To discuss, for instance Aristotle's famous naval battle argument, we would need to define an entire system of terms that encompass all of the rules and considerations about what 'must' and 'might' mean in an Aristotelian context.
You can add symbols for 'qualifiers' like the quantifiers that represent the modality. People do it, and it remains a standard logic with a few extra rules about 'box' and 'diamond' operators. For given moral moods or moods of desire, belief, etc, you can start from the box/diamond rules and extend them to handle the extra parameters. These have first-order instantiations by models.
For any given mood, the odds are this cannot be done at all in only first-order terms. So then this whole consideration would have to be thrown out, if you want to tick to FOL as your entire logical theory. But standard higher-order logic is necessary for a lot of things, including real arithmetic.
But this is not a particularly tractable way of addressing the problem. It is very hard to work out the axioms, in a way that would reflect normal usage, without examples.
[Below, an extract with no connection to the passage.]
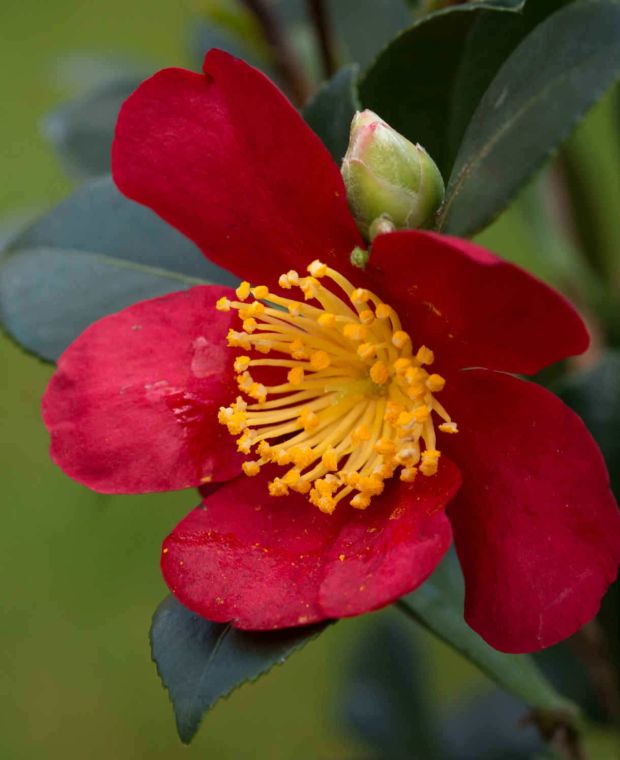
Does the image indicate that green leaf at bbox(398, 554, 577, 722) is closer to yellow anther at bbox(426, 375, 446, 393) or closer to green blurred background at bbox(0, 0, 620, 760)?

And examples can really only be had by falling back onto a model theory, involving some ad-hoc variant of the possible worlds perspective.
You need some notions of 'what-if-scenario', and how scenarios are and are not seen to be compatible with the same sets of facts.
Kripke's insight was basically "Why not start from a version that is common, and not ad-hoc?" So he injected one very basic modality (possibility) into set theory itself, and found that most variant modalities can be modeled in the resulting enriched world.